## Instructions to follow
In the forum thread about the movie RV, who is named as the film's star?

## Reading text
[Start of section]

# RV Movie



## johnsandywhite (May 9, 2005)

:lol: There is a great Movie called 'RV' starring Robin Williams:-

>>> RV Movie <<

:lol: What a laugh. Reminds me of me and our trips. :lol:


----------



## 96105 (Aug 23, 2005)

*RV*

hi jsw

outstanding :lol: worth a look......... :arrow:


----------



## Guest (Feb 20, 2006)

hi jws ive seen clips of rv looks great
ps.....are these relaterd to yours


----------



## DABurleigh (May 9, 2005)

JSW,

Please do try and keep up ;-)

http://www.motorhomefacts.com/ftopic-10928.html

Pusser never responded, much to my disappointment.

Dave


----------



## johnsandywhite (May 9, 2005)

DABurleigh said:


> JSW,
> 
> Please do try and keep up ;-)
> 
> ...

[End of section]

## Provided data
[Start of section]

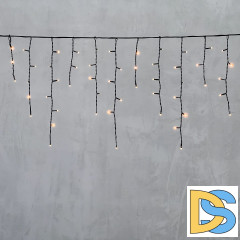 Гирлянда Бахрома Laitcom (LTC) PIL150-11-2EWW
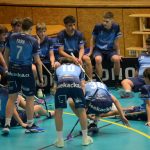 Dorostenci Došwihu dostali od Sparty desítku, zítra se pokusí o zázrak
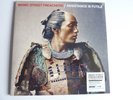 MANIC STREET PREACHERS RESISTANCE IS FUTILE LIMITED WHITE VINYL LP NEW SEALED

[End of section]

## Final answer
Robin Williams